[A run of records]
|---|
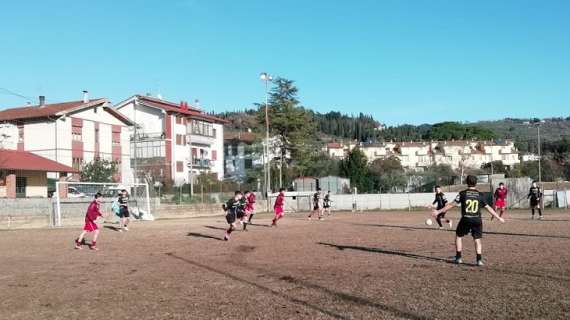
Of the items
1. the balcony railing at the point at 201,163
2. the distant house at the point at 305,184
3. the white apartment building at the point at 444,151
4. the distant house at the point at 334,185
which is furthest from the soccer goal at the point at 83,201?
the white apartment building at the point at 444,151

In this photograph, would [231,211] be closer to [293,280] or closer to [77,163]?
[293,280]

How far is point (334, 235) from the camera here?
21297 mm

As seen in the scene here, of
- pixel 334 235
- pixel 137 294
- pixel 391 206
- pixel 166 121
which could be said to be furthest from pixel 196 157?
pixel 137 294

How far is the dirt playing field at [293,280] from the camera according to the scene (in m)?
8.06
|---|
Rename "dirt playing field" to "sandy playing field" in everything from the line containing "How far is the" down to the end of the material, and leave all else unchanged.

How far is the sandy playing field at [293,280] from the camera according to the scene (in m)?
8.06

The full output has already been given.